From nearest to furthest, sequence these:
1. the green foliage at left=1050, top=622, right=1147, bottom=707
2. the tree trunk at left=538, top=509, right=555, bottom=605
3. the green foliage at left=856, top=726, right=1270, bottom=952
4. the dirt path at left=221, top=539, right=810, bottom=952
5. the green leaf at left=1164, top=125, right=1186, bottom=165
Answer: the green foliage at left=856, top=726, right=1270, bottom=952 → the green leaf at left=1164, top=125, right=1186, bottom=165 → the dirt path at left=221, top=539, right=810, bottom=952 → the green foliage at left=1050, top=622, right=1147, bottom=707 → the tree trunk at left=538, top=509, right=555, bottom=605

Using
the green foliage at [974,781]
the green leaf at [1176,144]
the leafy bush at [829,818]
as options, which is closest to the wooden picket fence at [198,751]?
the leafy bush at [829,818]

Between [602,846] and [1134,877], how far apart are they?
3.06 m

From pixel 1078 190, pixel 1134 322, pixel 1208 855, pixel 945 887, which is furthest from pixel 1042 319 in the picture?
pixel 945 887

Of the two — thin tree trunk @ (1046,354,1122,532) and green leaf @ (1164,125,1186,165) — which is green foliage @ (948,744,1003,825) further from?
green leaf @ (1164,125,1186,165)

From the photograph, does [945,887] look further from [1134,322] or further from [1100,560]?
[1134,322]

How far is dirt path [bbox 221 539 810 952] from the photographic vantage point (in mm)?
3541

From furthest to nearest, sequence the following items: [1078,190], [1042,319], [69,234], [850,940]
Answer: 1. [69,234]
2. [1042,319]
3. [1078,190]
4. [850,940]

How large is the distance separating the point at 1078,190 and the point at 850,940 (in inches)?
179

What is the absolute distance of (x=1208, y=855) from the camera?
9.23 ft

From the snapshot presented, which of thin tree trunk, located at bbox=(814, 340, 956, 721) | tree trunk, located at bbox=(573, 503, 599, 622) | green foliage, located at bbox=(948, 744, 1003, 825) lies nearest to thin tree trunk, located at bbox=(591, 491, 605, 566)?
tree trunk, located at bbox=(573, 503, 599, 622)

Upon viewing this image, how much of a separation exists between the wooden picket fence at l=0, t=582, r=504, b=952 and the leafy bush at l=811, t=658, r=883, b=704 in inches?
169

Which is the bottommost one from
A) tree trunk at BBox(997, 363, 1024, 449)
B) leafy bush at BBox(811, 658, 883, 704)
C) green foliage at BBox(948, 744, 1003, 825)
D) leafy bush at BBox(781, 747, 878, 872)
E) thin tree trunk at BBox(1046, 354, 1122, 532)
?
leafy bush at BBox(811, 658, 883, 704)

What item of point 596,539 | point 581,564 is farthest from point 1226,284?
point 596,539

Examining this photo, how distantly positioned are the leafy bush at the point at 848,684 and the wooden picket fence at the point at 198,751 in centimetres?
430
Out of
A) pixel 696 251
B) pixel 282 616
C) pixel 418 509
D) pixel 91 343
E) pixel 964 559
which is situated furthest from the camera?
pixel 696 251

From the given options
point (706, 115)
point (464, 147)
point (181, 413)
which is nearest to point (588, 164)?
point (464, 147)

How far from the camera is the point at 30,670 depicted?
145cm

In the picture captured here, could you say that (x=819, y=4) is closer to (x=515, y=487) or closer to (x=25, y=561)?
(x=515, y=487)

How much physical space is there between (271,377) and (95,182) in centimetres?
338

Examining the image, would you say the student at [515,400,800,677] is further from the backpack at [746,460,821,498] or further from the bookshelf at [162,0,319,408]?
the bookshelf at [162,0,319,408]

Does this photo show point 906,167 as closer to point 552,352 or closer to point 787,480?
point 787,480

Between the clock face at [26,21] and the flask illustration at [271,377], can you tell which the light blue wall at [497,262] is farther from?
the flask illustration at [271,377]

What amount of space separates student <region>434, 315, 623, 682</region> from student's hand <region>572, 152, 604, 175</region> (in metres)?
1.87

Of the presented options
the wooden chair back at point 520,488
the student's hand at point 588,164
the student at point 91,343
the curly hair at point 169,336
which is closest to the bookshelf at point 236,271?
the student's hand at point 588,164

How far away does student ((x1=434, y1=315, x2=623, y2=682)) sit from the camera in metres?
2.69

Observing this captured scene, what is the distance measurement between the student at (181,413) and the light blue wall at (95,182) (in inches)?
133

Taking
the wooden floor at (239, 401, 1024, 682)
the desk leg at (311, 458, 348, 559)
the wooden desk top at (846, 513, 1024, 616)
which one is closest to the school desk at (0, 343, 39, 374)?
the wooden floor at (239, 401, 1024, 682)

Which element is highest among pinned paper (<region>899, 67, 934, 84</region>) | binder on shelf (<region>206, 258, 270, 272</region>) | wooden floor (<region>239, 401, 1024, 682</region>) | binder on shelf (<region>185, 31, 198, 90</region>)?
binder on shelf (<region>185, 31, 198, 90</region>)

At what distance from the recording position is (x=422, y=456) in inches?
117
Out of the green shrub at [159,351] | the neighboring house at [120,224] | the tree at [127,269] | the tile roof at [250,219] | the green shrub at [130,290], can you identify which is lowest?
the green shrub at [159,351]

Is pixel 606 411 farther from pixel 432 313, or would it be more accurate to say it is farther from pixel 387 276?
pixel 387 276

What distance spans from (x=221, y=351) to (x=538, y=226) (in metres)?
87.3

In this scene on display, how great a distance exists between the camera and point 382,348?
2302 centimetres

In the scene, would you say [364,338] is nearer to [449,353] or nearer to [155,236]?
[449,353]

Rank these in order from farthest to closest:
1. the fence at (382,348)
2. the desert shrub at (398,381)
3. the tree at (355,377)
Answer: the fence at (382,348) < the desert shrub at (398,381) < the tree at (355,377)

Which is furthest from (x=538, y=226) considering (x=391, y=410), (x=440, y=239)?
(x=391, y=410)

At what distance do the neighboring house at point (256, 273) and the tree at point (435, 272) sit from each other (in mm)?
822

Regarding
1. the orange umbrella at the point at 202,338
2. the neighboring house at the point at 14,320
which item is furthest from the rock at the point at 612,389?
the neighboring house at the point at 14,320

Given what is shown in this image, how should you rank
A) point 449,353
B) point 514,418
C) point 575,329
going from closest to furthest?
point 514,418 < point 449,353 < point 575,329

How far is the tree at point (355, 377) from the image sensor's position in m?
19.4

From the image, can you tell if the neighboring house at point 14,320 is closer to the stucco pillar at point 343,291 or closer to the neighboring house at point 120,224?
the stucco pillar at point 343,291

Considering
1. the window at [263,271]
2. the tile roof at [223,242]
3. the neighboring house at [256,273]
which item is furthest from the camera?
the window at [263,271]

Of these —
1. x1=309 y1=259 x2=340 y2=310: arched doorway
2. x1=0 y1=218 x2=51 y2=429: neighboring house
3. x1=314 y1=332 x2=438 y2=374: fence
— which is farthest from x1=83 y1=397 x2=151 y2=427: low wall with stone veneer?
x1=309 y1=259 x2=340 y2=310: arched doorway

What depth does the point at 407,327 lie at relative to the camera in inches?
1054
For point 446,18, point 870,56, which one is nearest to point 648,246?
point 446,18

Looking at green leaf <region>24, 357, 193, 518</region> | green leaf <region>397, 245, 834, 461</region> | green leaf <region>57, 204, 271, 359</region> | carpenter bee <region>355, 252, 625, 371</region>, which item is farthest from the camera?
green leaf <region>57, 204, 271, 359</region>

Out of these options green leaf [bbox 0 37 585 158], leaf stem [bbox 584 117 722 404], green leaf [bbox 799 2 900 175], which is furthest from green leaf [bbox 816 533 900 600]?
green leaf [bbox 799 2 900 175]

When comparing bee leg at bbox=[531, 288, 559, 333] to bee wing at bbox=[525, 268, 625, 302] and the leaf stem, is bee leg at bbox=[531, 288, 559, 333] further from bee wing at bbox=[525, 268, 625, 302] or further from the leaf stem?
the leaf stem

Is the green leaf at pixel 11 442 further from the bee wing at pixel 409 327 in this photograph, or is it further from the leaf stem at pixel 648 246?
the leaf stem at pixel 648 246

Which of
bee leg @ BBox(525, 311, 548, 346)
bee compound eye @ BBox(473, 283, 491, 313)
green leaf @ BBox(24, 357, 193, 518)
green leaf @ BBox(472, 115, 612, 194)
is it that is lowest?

━━━━━━

**DIRECTIONS FOR THIS TASK**
Return, word for word, each line from the line that contains "What depth does" to the end of the listing above; include both end lines and nothing else.

**WRITTEN SOLUTION**
What depth does the point at 407,327 lie at relative to the camera in inches?
1054
For point 446,18, point 870,56, which one is nearest to point 648,246?
point 446,18

Looking at green leaf <region>24, 357, 193, 518</region> | green leaf <region>397, 245, 834, 461</region> | green leaf <region>57, 204, 271, 359</region> | carpenter bee <region>355, 252, 625, 371</region>, which item is farthest from the camera?
green leaf <region>57, 204, 271, 359</region>

Out of these options green leaf [bbox 0 37 585 158], leaf stem [bbox 584 117 722 404], green leaf [bbox 799 2 900 175], which is furthest from green leaf [bbox 816 533 900 600]?
green leaf [bbox 799 2 900 175]

When comparing bee leg at bbox=[531, 288, 559, 333] to bee wing at bbox=[525, 268, 625, 302] and the leaf stem, is bee leg at bbox=[531, 288, 559, 333] further from bee wing at bbox=[525, 268, 625, 302] or further from the leaf stem?
the leaf stem

Is the green leaf at pixel 11 442 further from the bee wing at pixel 409 327 in this photograph, or is it further from the leaf stem at pixel 648 246?
the leaf stem at pixel 648 246

Which of
bee leg @ BBox(525, 311, 548, 346)
bee compound eye @ BBox(473, 283, 491, 313)
green leaf @ BBox(24, 357, 193, 518)
green leaf @ BBox(472, 115, 612, 194)
is it that is lowest?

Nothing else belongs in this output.